Alexander Newton Stark
Colonel,United States Army
Chief Surgeon, First Army, American Expeditionary Forces, World War I
COLONEL ALEXANDER N. STARK
The article by Colonel J. M. Phalen about Col. Stark in the Military Surgeon for October, 1941 is a splendid one and I approve of all that Phalen said.
I can add very little to that except to bring out some little pecularities as well as to the sterling qualities which were so characteristic of Stark.
He and I became great friends and during all of our associations never had any trouble of any kind. For some reason or other, my early experiences as an assistant in surgery, where I had had considerable practical training, appealed to him.
Stark was liked by nearly everyone. He was friendly, full of humor, always willing to help others, thoroughly loyal and true to all of his friends, and a hard worker.
He was very brilliant as a student, had a fine memory and therefore was exceptionally well up on the theoretical part of medicine and surgery. His early education did not include a college course and his medical course was probably only two or three years at the University of Virginia. Clinics and practical work there could not have been extensive in such a small city. He took a short Post Graduate course in Medicine in New York; and no internship that I know of, so his practical experience in surgery was very limited when he entered the Corps in the spring of 1893. His service in Texas, likewise, did not give him much opportunity to do surgical work, which was what he wanted most. It was not until he came to Columbia Barracks late in 1899 that he found himself in a position to actually do surgical work on a rapidly increasing scale. During all these years, he had kept up his reading of anatomy and surgery and was well prepared from a theoretical standpoint.

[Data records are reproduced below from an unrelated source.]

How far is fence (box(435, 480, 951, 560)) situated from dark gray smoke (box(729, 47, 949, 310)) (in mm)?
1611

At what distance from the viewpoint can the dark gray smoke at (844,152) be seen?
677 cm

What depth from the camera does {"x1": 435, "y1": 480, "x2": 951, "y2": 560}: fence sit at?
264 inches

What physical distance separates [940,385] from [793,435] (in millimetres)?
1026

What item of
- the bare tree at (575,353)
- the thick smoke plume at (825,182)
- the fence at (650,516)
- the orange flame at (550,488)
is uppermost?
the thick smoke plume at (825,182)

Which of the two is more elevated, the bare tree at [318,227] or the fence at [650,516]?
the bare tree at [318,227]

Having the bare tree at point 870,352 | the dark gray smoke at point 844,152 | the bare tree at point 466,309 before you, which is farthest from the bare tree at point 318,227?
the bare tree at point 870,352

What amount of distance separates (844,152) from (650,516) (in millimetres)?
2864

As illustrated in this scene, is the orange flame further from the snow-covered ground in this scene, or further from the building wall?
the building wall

When he came to Columbia Barracks late in 1899, he and I promptly formed a harmonious team with a sincere desire to cooperate in perfecting ourselves in surgery. Emergency surgery we had to do as there was no one else present better qualified. Stark in his work was at times apt to be too radical, while I was too conservative as the result of training under a very careful and great surgeon. We both realized our short comings and therefore Stark would frequently say, "What would you do, Truby?" or some similar statement. He also welcomed any of my suggestions and in that way we became a good team. Before any unusual operation, Stark would always read up the details in our surgical books and tell me to do the same.
The surgical service grew rapidly becamse of Stark's enthusiasm. He hunted for cases in all fields including gynecology and found them. Everybody liked Stark and his ability as a surgeon soon was known by everybody in the Post. His results were good and he was undoubtedly the best operating surgeon then in Cuba.
I left him in November, 1900 and did not see him again until I joined him at West Point. He was doing much important surgery there and promptly asked for me as his assistant. We had a great service there and the people of the Post were most enthusiastic about Stark and his work. His results were fine. In about a year I was promoted to Captain and was ordered to Alcatraz Island, California, as Surgeon. The Surgeon General's Office did not approve of having two Captains at West Point. Stark and Col. Havard both requested that I be left there but it was disapproved.
I did not see Stark again until 1908 at American Lake, Washington, where manoeuvres were being held. Stark was then a Major and on duty there as Camp Sanitary Inspector. I was a Captain and in command of the Field Hospital. When I and my outfit arrived, Stark was waiting on our camp site to welcome me, and with him was an officer with instructions as to the location of the Field Hospital camp.
I then indicated to the First Sergeant the point where our flagpole would be located. Then Stark and I sat on boxes and watched these specially trained men pitch the tents. The flagpole was the guiding point which determined all other points needed in the systematic arrangement of our camp hospital. The speed and precision of the work greatly impressed Stark and so he told me. (I am sending you under separate cover a report of that camp with remarks by Stark on my work.) Please return.
After 1908, I never saw Stark again. When he had his final illness at Hollywood, Calif., he telegraphed me at the Letterman Hospital where I was then in command stating that he wanted to be admitted for treatment. I sent an immediate reply urging him to come but he passed away before he could be moved.
I have written this frank story to help you get my view of some of the things Stark did - like the Ames letter. I hope that it will help you to understand things you want to know about him. I do want you to consider the unpleasant details as confidential. The good things, like the negro story, you can use if you desire.
Stark was one of the best and most loyal friends I have ever had. He had a much higher regard for me than I deserved. Probably because the two of us were such opposites.
He became a very excellent surgeon, one of the best the Army has produced.
Albert E. Truby
The Colonel was buried with full military honors in Arlington National Cemetry. Buried with him are his wife, Mary Stark (4 February 1871-11 April 1957), and his two sons, Alexander Newton Stark, Jr., Brigadier General, United States Army (4 January 1896-15 July 1968) and Thomas Newton Stark, Brigadier General, United States Army (29 November 1896-12 October 1983).